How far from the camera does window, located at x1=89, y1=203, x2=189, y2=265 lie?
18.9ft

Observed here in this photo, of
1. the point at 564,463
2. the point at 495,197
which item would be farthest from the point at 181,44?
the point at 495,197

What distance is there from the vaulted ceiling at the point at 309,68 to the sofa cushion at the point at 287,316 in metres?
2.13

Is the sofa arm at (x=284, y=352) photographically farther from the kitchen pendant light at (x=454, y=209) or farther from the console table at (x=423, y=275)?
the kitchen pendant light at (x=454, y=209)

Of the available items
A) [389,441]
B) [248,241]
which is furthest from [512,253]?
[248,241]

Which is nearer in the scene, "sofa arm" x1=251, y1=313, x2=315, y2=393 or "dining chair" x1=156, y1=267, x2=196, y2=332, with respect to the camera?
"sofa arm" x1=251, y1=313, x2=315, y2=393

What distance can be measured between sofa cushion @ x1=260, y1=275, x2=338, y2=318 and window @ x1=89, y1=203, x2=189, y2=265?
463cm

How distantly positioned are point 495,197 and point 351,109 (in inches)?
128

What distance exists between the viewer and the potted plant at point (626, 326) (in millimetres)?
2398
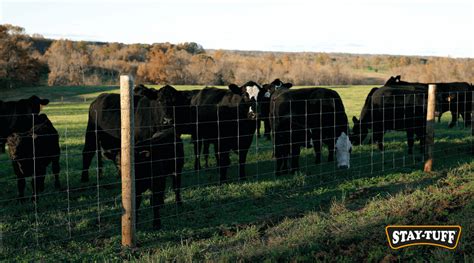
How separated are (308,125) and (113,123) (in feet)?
16.1

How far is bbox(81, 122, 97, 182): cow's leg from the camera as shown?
10.5 metres

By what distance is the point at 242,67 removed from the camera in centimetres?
6875

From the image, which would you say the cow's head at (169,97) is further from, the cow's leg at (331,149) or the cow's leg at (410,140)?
the cow's leg at (410,140)

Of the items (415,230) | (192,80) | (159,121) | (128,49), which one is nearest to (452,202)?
(415,230)

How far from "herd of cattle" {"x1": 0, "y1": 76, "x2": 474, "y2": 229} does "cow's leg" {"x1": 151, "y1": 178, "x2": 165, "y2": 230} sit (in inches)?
0.6

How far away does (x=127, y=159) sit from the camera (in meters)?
6.19

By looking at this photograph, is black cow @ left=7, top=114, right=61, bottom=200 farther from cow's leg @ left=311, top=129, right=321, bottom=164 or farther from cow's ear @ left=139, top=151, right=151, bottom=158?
cow's leg @ left=311, top=129, right=321, bottom=164

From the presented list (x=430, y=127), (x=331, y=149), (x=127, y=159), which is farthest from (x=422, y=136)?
(x=127, y=159)

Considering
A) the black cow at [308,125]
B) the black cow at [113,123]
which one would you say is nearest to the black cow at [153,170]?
the black cow at [113,123]

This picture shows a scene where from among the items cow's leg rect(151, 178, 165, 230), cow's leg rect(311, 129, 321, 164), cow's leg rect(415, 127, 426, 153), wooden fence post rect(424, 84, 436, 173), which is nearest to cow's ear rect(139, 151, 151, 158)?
cow's leg rect(151, 178, 165, 230)

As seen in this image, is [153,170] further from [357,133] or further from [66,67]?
[66,67]

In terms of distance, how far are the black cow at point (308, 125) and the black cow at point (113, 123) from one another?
3146 mm

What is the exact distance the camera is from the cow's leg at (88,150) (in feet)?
34.3

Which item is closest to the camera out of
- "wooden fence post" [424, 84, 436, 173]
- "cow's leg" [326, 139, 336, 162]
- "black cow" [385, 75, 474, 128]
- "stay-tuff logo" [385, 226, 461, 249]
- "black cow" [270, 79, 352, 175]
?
"stay-tuff logo" [385, 226, 461, 249]
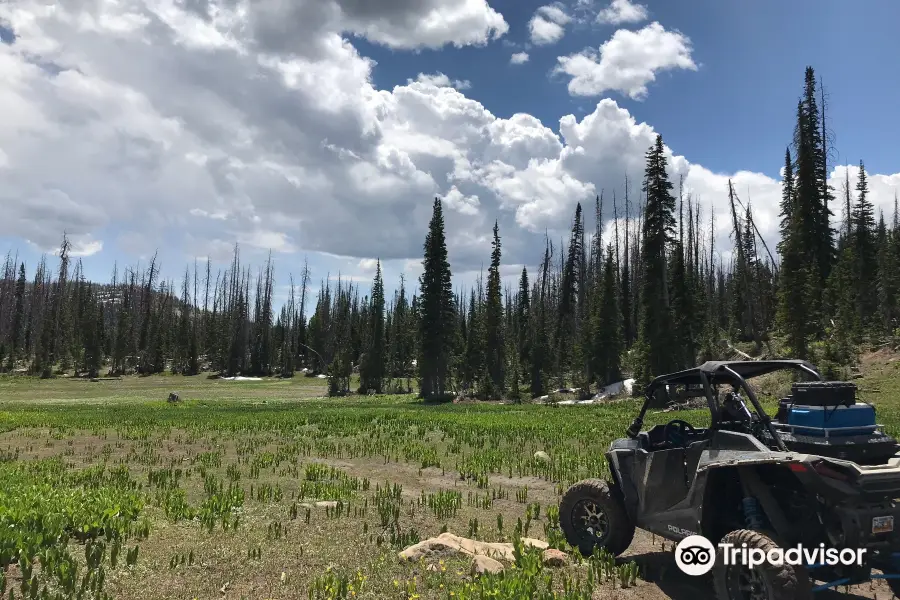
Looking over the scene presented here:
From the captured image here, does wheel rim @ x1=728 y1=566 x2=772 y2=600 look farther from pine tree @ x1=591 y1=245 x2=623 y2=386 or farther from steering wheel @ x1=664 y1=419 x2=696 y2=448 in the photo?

## Set task
Can you retype the whole listing above word for word, leaving the pictures out?

## Task solution
How far from the camera does window, located at x1=89, y1=203, x2=189, y2=265 lie?
18.9ft

Observed here in this photo, of
1. the point at 564,463
2. the point at 495,197
which item would be farthest from the point at 181,44?
the point at 495,197

What distance is there from the vaulted ceiling at the point at 309,68 to the sofa cushion at the point at 287,316 in metres?
2.13

Is the sofa arm at (x=284, y=352) photographically farther from the kitchen pendant light at (x=454, y=209) or farther from the console table at (x=423, y=275)?
the kitchen pendant light at (x=454, y=209)

Of the available items
A) [389,441]
B) [248,241]
which is furthest from [512,253]?
[248,241]

Which is nearer in the scene, "sofa arm" x1=251, y1=313, x2=315, y2=393 or "dining chair" x1=156, y1=267, x2=196, y2=332, with respect to the camera?
"sofa arm" x1=251, y1=313, x2=315, y2=393

What distance can be measured between sofa cushion @ x1=260, y1=275, x2=338, y2=318 and window @ x1=89, y1=203, x2=189, y2=265?
463cm

How distantly positioned are point 495,197 and point 351,109 (in inches)?
128

What distance exists between the viewer and the potted plant at point (626, 326) (in millimetres)?
2398
How separated are (308,125) and (113,123) (in feet)?
16.1

How far is bbox(81, 122, 97, 182): cow's leg from the camera as shown?
10.5 metres

By what distance is the point at 242,67 removed from the camera in centimetres?
6875

From the image, which would you say the cow's head at (169,97) is further from, the cow's leg at (331,149) or the cow's leg at (410,140)?
the cow's leg at (410,140)

Of the items (415,230) | (192,80) | (159,121) | (128,49), which one is nearest to (452,202)?
(415,230)

How far from "herd of cattle" {"x1": 0, "y1": 76, "x2": 474, "y2": 229} does "cow's leg" {"x1": 151, "y1": 178, "x2": 165, "y2": 230} sit (in inches)?
0.6

How far away does (x=127, y=159) sit from the camera (in meters)?
6.19

By looking at this photograph, is black cow @ left=7, top=114, right=61, bottom=200 farther from cow's leg @ left=311, top=129, right=321, bottom=164 or farther from cow's ear @ left=139, top=151, right=151, bottom=158?
cow's leg @ left=311, top=129, right=321, bottom=164

From the presented list (x=430, y=127), (x=331, y=149), (x=127, y=159), which is farthest from (x=422, y=136)?
(x=127, y=159)

Considering
A) the black cow at [308,125]
B) the black cow at [113,123]
which one would you say is nearest to the black cow at [153,170]?
the black cow at [113,123]

This picture shows a scene where from among the items cow's leg rect(151, 178, 165, 230), cow's leg rect(311, 129, 321, 164), cow's leg rect(415, 127, 426, 153), wooden fence post rect(424, 84, 436, 173), which is nearest to cow's ear rect(139, 151, 151, 158)?
cow's leg rect(151, 178, 165, 230)

As seen in this image, is [153,170] further from [357,133] or further from [66,67]?
[66,67]

In terms of distance, how far are the black cow at point (308, 125) and the black cow at point (113, 123) from one another?
3146 mm

What is the exact distance the camera is from the cow's leg at (88,150) (in feet)?
34.3

Which item is closest to the camera out of
- "wooden fence post" [424, 84, 436, 173]
- "cow's leg" [326, 139, 336, 162]
- "black cow" [385, 75, 474, 128]
- "stay-tuff logo" [385, 226, 461, 249]
- "black cow" [270, 79, 352, 175]
?
"stay-tuff logo" [385, 226, 461, 249]
Looking over the scene presented here:
From the captured image here, does wheel rim @ x1=728 y1=566 x2=772 y2=600 look farther from pine tree @ x1=591 y1=245 x2=623 y2=386 or farther from steering wheel @ x1=664 y1=419 x2=696 y2=448 in the photo?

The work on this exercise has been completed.